Girls do keep up with boys when it comes to using computers for leisure activities like surfing the Internet and sending e-mail, said Pam Haag, director of research for the AAUW educational foundation, which issued the report for the organization.
"The problem area is they are under-represented in computer classes, as network engineers, software developers -- areas that are growing," she was quoted as saying by The Associated Press. "The areas where technology is being designed and created is where we see a dearth of women."
Haag and other experts involved in computer science agree that women need to be attracted to the field long before college to make sure they are not excluded from high-tech careers and to make sure companies will have the skilled employees they need in a decade or so.
They also agree that changes need to be made in the classroom and at home to make sure girls have the access they need to experiment with computers from an early age.
"What we want is to have qualified people we can hire," Linda Scherr, chairwoman of IBM's Women in Technology program was quoted as saying. "Since women are half the work force and so few go into computers... we're on the brink of disaster here."
"There will be companies that go out of business because they can't hire the skills they need.

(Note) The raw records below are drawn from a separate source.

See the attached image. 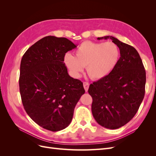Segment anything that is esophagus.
<instances>
[{
    "instance_id": "esophagus-1",
    "label": "esophagus",
    "mask_w": 156,
    "mask_h": 156,
    "mask_svg": "<svg viewBox=\"0 0 156 156\" xmlns=\"http://www.w3.org/2000/svg\"><path fill=\"white\" fill-rule=\"evenodd\" d=\"M83 87L84 88V90H85V91L87 92L88 88H89V83L88 82H84L83 83Z\"/></svg>"
}]
</instances>
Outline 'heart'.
<instances>
[{"label":"heart","instance_id":"b5f03b06","mask_svg":"<svg viewBox=\"0 0 156 156\" xmlns=\"http://www.w3.org/2000/svg\"><path fill=\"white\" fill-rule=\"evenodd\" d=\"M120 51L112 42L84 41L75 51L64 55V62L74 77H78L84 67L92 79L105 78L115 69L119 62Z\"/></svg>","mask_w":156,"mask_h":156}]
</instances>
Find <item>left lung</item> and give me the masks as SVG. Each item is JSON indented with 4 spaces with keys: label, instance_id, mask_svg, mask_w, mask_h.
<instances>
[{
    "label": "left lung",
    "instance_id": "obj_1",
    "mask_svg": "<svg viewBox=\"0 0 156 156\" xmlns=\"http://www.w3.org/2000/svg\"><path fill=\"white\" fill-rule=\"evenodd\" d=\"M120 49L116 67L105 78L94 82L88 88L92 98L94 119L105 128L115 129L129 122L137 112L145 93L146 72L140 55L133 47L111 36Z\"/></svg>",
    "mask_w": 156,
    "mask_h": 156
}]
</instances>
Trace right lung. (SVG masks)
<instances>
[{"label": "right lung", "instance_id": "1", "mask_svg": "<svg viewBox=\"0 0 156 156\" xmlns=\"http://www.w3.org/2000/svg\"><path fill=\"white\" fill-rule=\"evenodd\" d=\"M75 48L66 37L48 36L29 48L21 61L23 107L33 121L51 131L70 124L75 107L85 92L83 83L69 76L64 63L65 54Z\"/></svg>", "mask_w": 156, "mask_h": 156}]
</instances>
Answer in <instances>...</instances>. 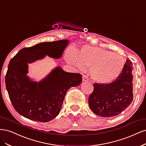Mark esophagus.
<instances>
[{
  "label": "esophagus",
  "mask_w": 146,
  "mask_h": 146,
  "mask_svg": "<svg viewBox=\"0 0 146 146\" xmlns=\"http://www.w3.org/2000/svg\"><path fill=\"white\" fill-rule=\"evenodd\" d=\"M88 80H89V79H88V76H86V75H85V74H83V75H82V81H83L84 82L88 81Z\"/></svg>",
  "instance_id": "esophagus-1"
}]
</instances>
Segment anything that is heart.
<instances>
[{"mask_svg":"<svg viewBox=\"0 0 146 146\" xmlns=\"http://www.w3.org/2000/svg\"><path fill=\"white\" fill-rule=\"evenodd\" d=\"M65 60L69 64L84 70L90 68V75L94 81L102 85L114 82L123 73L125 60L123 56L102 48L85 46L78 53L68 50Z\"/></svg>","mask_w":146,"mask_h":146,"instance_id":"heart-1","label":"heart"}]
</instances>
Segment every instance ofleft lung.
Masks as SVG:
<instances>
[{
	"label": "left lung",
	"instance_id": "left-lung-1",
	"mask_svg": "<svg viewBox=\"0 0 146 146\" xmlns=\"http://www.w3.org/2000/svg\"><path fill=\"white\" fill-rule=\"evenodd\" d=\"M132 62L126 60L119 78L110 84H93L94 90L88 98L91 110L98 116L113 117L120 114L133 100Z\"/></svg>",
	"mask_w": 146,
	"mask_h": 146
}]
</instances>
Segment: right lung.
Masks as SVG:
<instances>
[{
	"label": "right lung",
	"mask_w": 146,
	"mask_h": 146,
	"mask_svg": "<svg viewBox=\"0 0 146 146\" xmlns=\"http://www.w3.org/2000/svg\"><path fill=\"white\" fill-rule=\"evenodd\" d=\"M68 44L67 39L42 42L22 49L10 60L5 85L14 108L22 116L40 122L54 119L59 114L68 89L81 83V74L68 73L59 67L38 82L27 76L28 63L45 56L60 58Z\"/></svg>",
	"instance_id": "add662e5"
}]
</instances>
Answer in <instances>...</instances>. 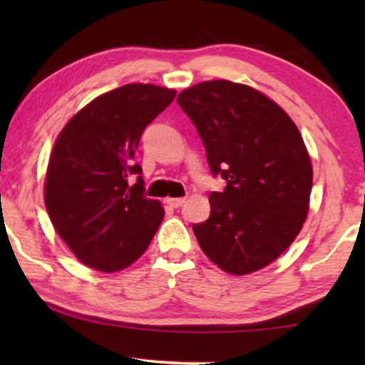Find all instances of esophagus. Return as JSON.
I'll return each instance as SVG.
<instances>
[{"label": "esophagus", "mask_w": 365, "mask_h": 365, "mask_svg": "<svg viewBox=\"0 0 365 365\" xmlns=\"http://www.w3.org/2000/svg\"><path fill=\"white\" fill-rule=\"evenodd\" d=\"M166 202L171 207H181L184 202H186V197H168Z\"/></svg>", "instance_id": "34e87169"}]
</instances>
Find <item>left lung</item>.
Returning <instances> with one entry per match:
<instances>
[{"label":"left lung","instance_id":"8db88e82","mask_svg":"<svg viewBox=\"0 0 365 365\" xmlns=\"http://www.w3.org/2000/svg\"><path fill=\"white\" fill-rule=\"evenodd\" d=\"M214 176L207 221L194 224L204 254L234 276L256 272L291 246L309 212L311 158L287 113L257 89L226 79L179 93Z\"/></svg>","mask_w":365,"mask_h":365}]
</instances>
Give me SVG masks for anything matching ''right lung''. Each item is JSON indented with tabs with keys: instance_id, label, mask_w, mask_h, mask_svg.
Wrapping results in <instances>:
<instances>
[{
	"instance_id": "right-lung-1",
	"label": "right lung",
	"mask_w": 365,
	"mask_h": 365,
	"mask_svg": "<svg viewBox=\"0 0 365 365\" xmlns=\"http://www.w3.org/2000/svg\"><path fill=\"white\" fill-rule=\"evenodd\" d=\"M174 96V89L126 84L93 99L59 133L44 204L59 237L88 267L121 271L151 244L164 209L144 196L134 153L144 129Z\"/></svg>"
}]
</instances>
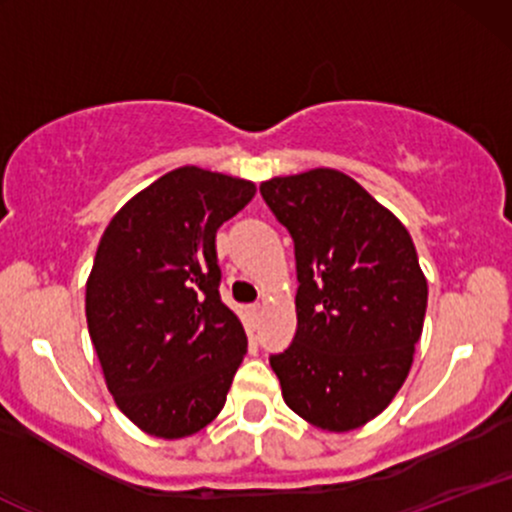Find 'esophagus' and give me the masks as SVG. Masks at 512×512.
Returning a JSON list of instances; mask_svg holds the SVG:
<instances>
[{"instance_id": "1", "label": "esophagus", "mask_w": 512, "mask_h": 512, "mask_svg": "<svg viewBox=\"0 0 512 512\" xmlns=\"http://www.w3.org/2000/svg\"><path fill=\"white\" fill-rule=\"evenodd\" d=\"M248 315L252 317V320H260V317H262V305L260 303L248 305Z\"/></svg>"}]
</instances>
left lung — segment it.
I'll use <instances>...</instances> for the list:
<instances>
[{
	"mask_svg": "<svg viewBox=\"0 0 512 512\" xmlns=\"http://www.w3.org/2000/svg\"><path fill=\"white\" fill-rule=\"evenodd\" d=\"M296 248V337L269 358L289 409L346 433L385 411L424 330L426 276L404 223L342 170L264 180Z\"/></svg>",
	"mask_w": 512,
	"mask_h": 512,
	"instance_id": "1",
	"label": "left lung"
}]
</instances>
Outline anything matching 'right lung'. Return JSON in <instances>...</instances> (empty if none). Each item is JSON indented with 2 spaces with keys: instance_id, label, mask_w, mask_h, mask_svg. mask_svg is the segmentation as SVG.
<instances>
[{
  "instance_id": "1",
  "label": "right lung",
  "mask_w": 512,
  "mask_h": 512,
  "mask_svg": "<svg viewBox=\"0 0 512 512\" xmlns=\"http://www.w3.org/2000/svg\"><path fill=\"white\" fill-rule=\"evenodd\" d=\"M255 182L182 166L137 192L105 228L86 281V322L105 385L149 436L187 438L219 416L248 354L221 301L216 231Z\"/></svg>"
}]
</instances>
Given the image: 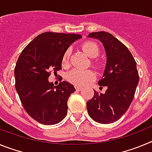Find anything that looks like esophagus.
<instances>
[{
  "mask_svg": "<svg viewBox=\"0 0 152 152\" xmlns=\"http://www.w3.org/2000/svg\"><path fill=\"white\" fill-rule=\"evenodd\" d=\"M75 89L77 91H80L82 90V88H81V87H78V86H75Z\"/></svg>",
  "mask_w": 152,
  "mask_h": 152,
  "instance_id": "obj_1",
  "label": "esophagus"
}]
</instances>
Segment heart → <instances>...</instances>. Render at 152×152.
Wrapping results in <instances>:
<instances>
[{"label": "heart", "mask_w": 152, "mask_h": 152, "mask_svg": "<svg viewBox=\"0 0 152 152\" xmlns=\"http://www.w3.org/2000/svg\"><path fill=\"white\" fill-rule=\"evenodd\" d=\"M80 47L86 54L92 58L97 57L100 54L99 46L94 42L86 41L81 44ZM70 54H71L70 49H67L63 53L61 57V64L63 66H68L69 64ZM92 64L94 66H98V64L96 61H93ZM94 78L95 75L91 70H81L78 68H74L66 75V79L68 81L77 86L85 85Z\"/></svg>", "instance_id": "obj_1"}]
</instances>
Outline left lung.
I'll return each instance as SVG.
<instances>
[{"label": "left lung", "mask_w": 152, "mask_h": 152, "mask_svg": "<svg viewBox=\"0 0 152 152\" xmlns=\"http://www.w3.org/2000/svg\"><path fill=\"white\" fill-rule=\"evenodd\" d=\"M88 36L100 40L105 48L107 65L98 84L107 89L105 94L94 91L87 102L88 113L96 123L109 124L120 119L133 100L139 80L136 61L128 48L110 33L100 31Z\"/></svg>", "instance_id": "left-lung-1"}]
</instances>
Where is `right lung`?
<instances>
[{
    "label": "right lung",
    "mask_w": 152,
    "mask_h": 152,
    "mask_svg": "<svg viewBox=\"0 0 152 152\" xmlns=\"http://www.w3.org/2000/svg\"><path fill=\"white\" fill-rule=\"evenodd\" d=\"M78 34L46 32L31 41L19 56L14 68L15 88L23 107L31 117L43 125H54L68 113V100L75 88L67 81L54 86L51 72L61 69L64 52Z\"/></svg>",
    "instance_id": "add662e5"
}]
</instances>
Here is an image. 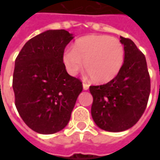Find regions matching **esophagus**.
I'll use <instances>...</instances> for the list:
<instances>
[{"instance_id":"esophagus-1","label":"esophagus","mask_w":160,"mask_h":160,"mask_svg":"<svg viewBox=\"0 0 160 160\" xmlns=\"http://www.w3.org/2000/svg\"><path fill=\"white\" fill-rule=\"evenodd\" d=\"M89 84L87 83H83V90H88L89 89Z\"/></svg>"}]
</instances>
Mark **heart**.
<instances>
[{
  "instance_id": "heart-1",
  "label": "heart",
  "mask_w": 160,
  "mask_h": 160,
  "mask_svg": "<svg viewBox=\"0 0 160 160\" xmlns=\"http://www.w3.org/2000/svg\"><path fill=\"white\" fill-rule=\"evenodd\" d=\"M125 60V49L118 39L105 34H91L77 39L73 50H65L62 63L71 76L84 69L91 79L106 83L118 75Z\"/></svg>"
}]
</instances>
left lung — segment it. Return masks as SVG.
<instances>
[{
	"label": "left lung",
	"instance_id": "8db88e82",
	"mask_svg": "<svg viewBox=\"0 0 160 160\" xmlns=\"http://www.w3.org/2000/svg\"><path fill=\"white\" fill-rule=\"evenodd\" d=\"M125 60L117 77L100 85H91L92 117L108 132H122L133 126L142 114L151 92V78L143 53L129 38L120 37Z\"/></svg>",
	"mask_w": 160,
	"mask_h": 160
}]
</instances>
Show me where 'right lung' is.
<instances>
[{
	"instance_id": "right-lung-1",
	"label": "right lung",
	"mask_w": 160,
	"mask_h": 160,
	"mask_svg": "<svg viewBox=\"0 0 160 160\" xmlns=\"http://www.w3.org/2000/svg\"><path fill=\"white\" fill-rule=\"evenodd\" d=\"M72 35L64 29L45 31L28 41L16 58V108L34 132L52 134L62 130L83 90L81 80L69 76L62 63Z\"/></svg>"
}]
</instances>
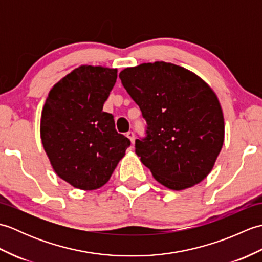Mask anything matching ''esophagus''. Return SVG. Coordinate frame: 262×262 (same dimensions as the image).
Listing matches in <instances>:
<instances>
[{
	"label": "esophagus",
	"instance_id": "obj_1",
	"mask_svg": "<svg viewBox=\"0 0 262 262\" xmlns=\"http://www.w3.org/2000/svg\"><path fill=\"white\" fill-rule=\"evenodd\" d=\"M126 136L129 138L130 140V142H132V144H134V142H135V136H134V133L133 132H128V133H126Z\"/></svg>",
	"mask_w": 262,
	"mask_h": 262
}]
</instances>
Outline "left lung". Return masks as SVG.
Here are the masks:
<instances>
[{"label": "left lung", "instance_id": "8db88e82", "mask_svg": "<svg viewBox=\"0 0 262 262\" xmlns=\"http://www.w3.org/2000/svg\"><path fill=\"white\" fill-rule=\"evenodd\" d=\"M146 120L135 152L155 180L172 190L203 181L224 142V118L214 91L192 72L171 63H144L120 72Z\"/></svg>", "mask_w": 262, "mask_h": 262}]
</instances>
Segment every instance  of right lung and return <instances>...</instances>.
I'll list each match as a JSON object with an SVG mask.
<instances>
[{
	"instance_id": "obj_1",
	"label": "right lung",
	"mask_w": 262,
	"mask_h": 262,
	"mask_svg": "<svg viewBox=\"0 0 262 262\" xmlns=\"http://www.w3.org/2000/svg\"><path fill=\"white\" fill-rule=\"evenodd\" d=\"M117 80V70L83 65L49 91L40 121L42 146L53 169L82 190L105 185L130 141L102 111Z\"/></svg>"
}]
</instances>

The manpower -- or womanpower -- is going to be the major challenge," she added.
Scherr already sees the differences in how girls and boys respond to computers when she visits her 10-year-old daughter's classroom: Boys rush to the computers, while the girls hang back and watch. Without that time to experiment, girls don't make mistakes and learn to solve problems the way boys do, she said.
"A lot of our socialization has steered girls away from technology," Scherr said. "If they try it, they realize, 'I can do this.' I think girls need that kind of reassurance and validation."
IBM hopes to offer that with 11 technology camps this summer for middle school girls to give them their own hands-on computer time and the chance to meet women who have made careers out of computing, Scherr said.
Cisco Systems Inc., meanwhile, is offering training through another program, where school students participate in a 280-hour course, then qualify to take a computer network maintenance certification exam. Stan Paluch, who teaches the program to students at a Chicago High School, said he is recruiting girls for the three-year program beginning with this school year. Of the 22 he interviewed for this fall, 11 are girls, he said.
Paluch, whose school is about 90 percent Hispanic and located in a working-class section of the city, tells his students the training is key to getting an interesting job that pays a decent living. Since 80 percent don't have a computer at home, school is their only experience with technology, he said.